Due to the current gap in continued funding from the U.S. National Science Foundation (NSF), the NSF Unidata Program Center has temporarily paused most operations. See NSF Unidata Pause in Most Operations for details.

[netcdfgroup] Proposal for Generated Filter Code

# Proposal for Generated Filter Code

I am starting work on a new netcdf utility that takes a
simplified filter specification and uses it to generate a
complete HDF5 filter wrapper [2] plus an NCZarr filter wrapper.

The raison d'etre is that the process of building an HDF5 filter
wrapper [2,3] from scratch is complex, time-consuming and error
prone. Using a code generator is likely to simplify this
process. At the very least, it will produce base code that a
filter builder can modify to build the desired wrapper.

This program is analogous to, say, the yacc parser generator
that converts an annotated BNF to a full blown parser.

**What I need:** I have a simple prototype working, but I need
some community input on this idea. Would anyone use it? Is the
proposed specification (Appendix A) reasonably simple to construct?
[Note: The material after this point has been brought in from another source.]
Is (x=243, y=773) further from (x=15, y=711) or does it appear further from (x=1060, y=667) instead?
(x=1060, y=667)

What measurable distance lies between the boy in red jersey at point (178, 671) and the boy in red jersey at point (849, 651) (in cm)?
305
If you want to participate, use this
[GitHub discussion](https://github.com/Unidata/netcdf-c/discussions/2288).

# Specification Overview

The filter specification is written in JSON, although it is
highly stylized. It was derived from the NumCodecs [4] format
but with significant extensions to support the Netcdf-4/HDF5
wrapper format.

A couple of visible extensions with respect to JSON are:

1. Single line comments are supported beginning with '#'.
2. An alternate string delimiter is provided using the '`'
character; chosen because occurrences of that delimiter in C
code is very uncommon.

The basic specification is a JSON dictionary with very specific
keys that are used to control code generation.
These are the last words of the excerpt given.